緊張緩和ムード、美女軍団に騙されるな 北朝鮮の「時間稼ぎ」に日米が警鐘
韓国と北朝鮮は17日の次官級の実務協議で、平昌オリンピックに北朝鮮側から230人規模の応援団を送ることなどで合意した。南北の協議に対し国際社会は、緊張緩和への第一歩であるとの評価を与えている。しかし北朝鮮が核開発の中止に向けた具体的姿勢を示していないことから、五輪参加は核開発の時間稼ぎではないかとの見方を日米は示し、警戒を強めている。
◆南北関係改善へ一歩
CNNでは、韓国と北朝鮮の関係がここ数年で最も緩和したとの見方があるとし、協議実現の成果を伝えている。140人規模のオーケストラと選手団に加え、230人規模のチアリーディングチームなどを北朝鮮から派遣することで両国は合意した。韓国側は女子ホッケーの合同チームの編成も提案している。協議を受けIOCは、金曜に検討を行うとしている。
ただし韓国国内の反応は芳しくない。ロイターは、特に合同チームに関し、選手らからは怒りの反応が寄せられていると報じる。全く見知らぬ選手と突然の協力を迫られることから、反対の声が挙がっているようだ。
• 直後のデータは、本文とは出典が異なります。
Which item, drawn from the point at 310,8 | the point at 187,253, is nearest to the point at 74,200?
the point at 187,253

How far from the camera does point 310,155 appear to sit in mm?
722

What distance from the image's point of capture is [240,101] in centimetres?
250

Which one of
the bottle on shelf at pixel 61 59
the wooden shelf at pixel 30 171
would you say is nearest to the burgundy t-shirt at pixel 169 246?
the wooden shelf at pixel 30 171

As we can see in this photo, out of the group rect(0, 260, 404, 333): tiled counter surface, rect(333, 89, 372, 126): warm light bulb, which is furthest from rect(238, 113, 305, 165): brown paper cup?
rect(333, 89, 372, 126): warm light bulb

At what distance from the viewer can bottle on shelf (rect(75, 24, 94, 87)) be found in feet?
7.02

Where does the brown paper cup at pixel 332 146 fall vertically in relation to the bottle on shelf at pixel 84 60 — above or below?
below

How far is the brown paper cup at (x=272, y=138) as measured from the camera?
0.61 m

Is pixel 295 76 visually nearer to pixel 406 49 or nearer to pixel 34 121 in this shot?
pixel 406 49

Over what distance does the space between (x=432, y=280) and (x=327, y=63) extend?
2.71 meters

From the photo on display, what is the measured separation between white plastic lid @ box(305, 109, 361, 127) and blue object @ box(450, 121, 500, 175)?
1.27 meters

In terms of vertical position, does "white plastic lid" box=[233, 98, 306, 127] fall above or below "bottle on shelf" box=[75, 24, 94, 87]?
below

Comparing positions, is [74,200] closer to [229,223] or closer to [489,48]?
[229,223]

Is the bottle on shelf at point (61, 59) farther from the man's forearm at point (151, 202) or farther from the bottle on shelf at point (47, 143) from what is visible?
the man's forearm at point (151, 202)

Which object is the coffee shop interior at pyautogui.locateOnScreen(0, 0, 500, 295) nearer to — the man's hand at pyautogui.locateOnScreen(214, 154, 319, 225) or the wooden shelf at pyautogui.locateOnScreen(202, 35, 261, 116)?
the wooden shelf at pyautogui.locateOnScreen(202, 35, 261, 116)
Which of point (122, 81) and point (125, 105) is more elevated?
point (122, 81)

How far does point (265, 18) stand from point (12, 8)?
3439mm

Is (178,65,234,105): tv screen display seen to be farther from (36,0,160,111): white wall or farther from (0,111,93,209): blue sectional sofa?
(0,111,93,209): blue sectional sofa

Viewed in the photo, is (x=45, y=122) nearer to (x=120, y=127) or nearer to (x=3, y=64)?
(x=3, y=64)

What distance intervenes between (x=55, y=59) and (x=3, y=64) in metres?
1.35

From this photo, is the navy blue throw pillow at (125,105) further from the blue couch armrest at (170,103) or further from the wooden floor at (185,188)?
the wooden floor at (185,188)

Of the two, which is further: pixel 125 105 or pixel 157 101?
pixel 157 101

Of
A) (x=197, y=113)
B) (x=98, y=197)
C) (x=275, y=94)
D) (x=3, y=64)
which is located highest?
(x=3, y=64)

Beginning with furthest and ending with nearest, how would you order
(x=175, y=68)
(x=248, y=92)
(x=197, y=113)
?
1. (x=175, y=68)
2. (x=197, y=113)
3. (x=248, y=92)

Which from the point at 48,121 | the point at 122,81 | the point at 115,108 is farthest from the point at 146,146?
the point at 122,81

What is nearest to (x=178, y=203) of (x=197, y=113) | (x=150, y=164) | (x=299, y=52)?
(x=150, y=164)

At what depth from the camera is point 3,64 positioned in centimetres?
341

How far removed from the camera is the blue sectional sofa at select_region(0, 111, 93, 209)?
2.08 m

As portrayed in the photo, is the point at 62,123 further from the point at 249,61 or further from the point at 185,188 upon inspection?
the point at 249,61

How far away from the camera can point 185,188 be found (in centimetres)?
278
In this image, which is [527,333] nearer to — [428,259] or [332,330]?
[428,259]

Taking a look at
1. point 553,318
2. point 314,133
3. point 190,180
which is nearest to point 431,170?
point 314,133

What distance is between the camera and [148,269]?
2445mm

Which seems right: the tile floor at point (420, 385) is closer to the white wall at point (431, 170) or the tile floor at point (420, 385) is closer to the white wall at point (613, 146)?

そもそも北朝鮮の五輪参加に反対する世論も韓国国内に根強い。CNNによると、核問題での妥協なしに北が参加することにより、国際的な舞台で力を誇示する機会を与えかねないとの意見があるようだ。
◆時間稼ぎに警戒
北朝鮮の五輪参加について日本の河野外相は、時間稼ぎであるとの見方を16日の国際会議の場で示した。この会議はカナダのバンクーバーで開かれたもので、20ヶ国の外相が北朝鮮問題を議論した。BBCによると、北朝鮮が冬季五輪に応援団の派遣を検討していることを受け、世界は北朝鮮の「魅力攻勢」に騙されるべきでないと河野氏は訴えた。朝鮮半島の緊張を緩和すると期待されてきた南北会談だが、北が協議に応じただけで制裁緩和を議論するのは緩すぎると牽制した形だ。核開発の時間稼ぎをしているだけだとし、国際社会に警戒を呼びかけた。
記事によると、アメリカのティラーソン国務長官も日本に同調し、制裁強化を主張したようだ。会議参加の20ヶ国は共同声明を発表し、国連が行っている制裁よりもさらに重い制裁の実施を検討することで合意した。
CNNでは、ティラーソン氏が会議の中で、北朝鮮が非核化への道筋を示すまで圧力をかけ続けるとの意向を表明したと伝える。また、北朝鮮周辺地域の火力の配備を強化するなど、同国への対応を強めているようだ。グアムには核を搭載できない従来の爆撃機に代わる形で、核武装可能なB-52爆撃機6機を配備した。
◆会談への評価
北朝鮮の五輪参加を巡ってはさまざまな議論がある。BBCの報道によると、バンクーバーの会議に出席した20ヶ国の外相らは制裁強化の方針で一致する一方、現在進行中の南北対話への支持も表明した。
CNNによると韓国外相は対話を大きな前進だと捉えているようだ。しかし北朝鮮が非核化という国際的責務を果たす意思を示していないことから、道のりは長いとも認識しているという。記事ではまた、スムーズな五輪開催のため合同演習を延期した米韓に対し、北朝鮮が核保持の路線に固執している点も指摘する。
CNNでは、ハーバード・ケネディスクールの専門家の見解として、対話はオリンピック参加をめぐる限定的な目的に留まるとの指摘を掲載している。対話が北朝鮮問題のブレイクスルーになるとの捉え方は誤りだとの立場だ。
この見方を裏付けるように、ロイター(1月17日)は核開発中止を拒否する北朝鮮の姿勢を伝えている。北朝鮮国営紙は今週の紙面で、核開発中止を迫れば南北朝鮮の関係が台無しになると警告した。「南北朝鮮関係の改善に向け我々は積極的に動くが、統一を阻害する動きに対しては静観しない」との意思を表明している。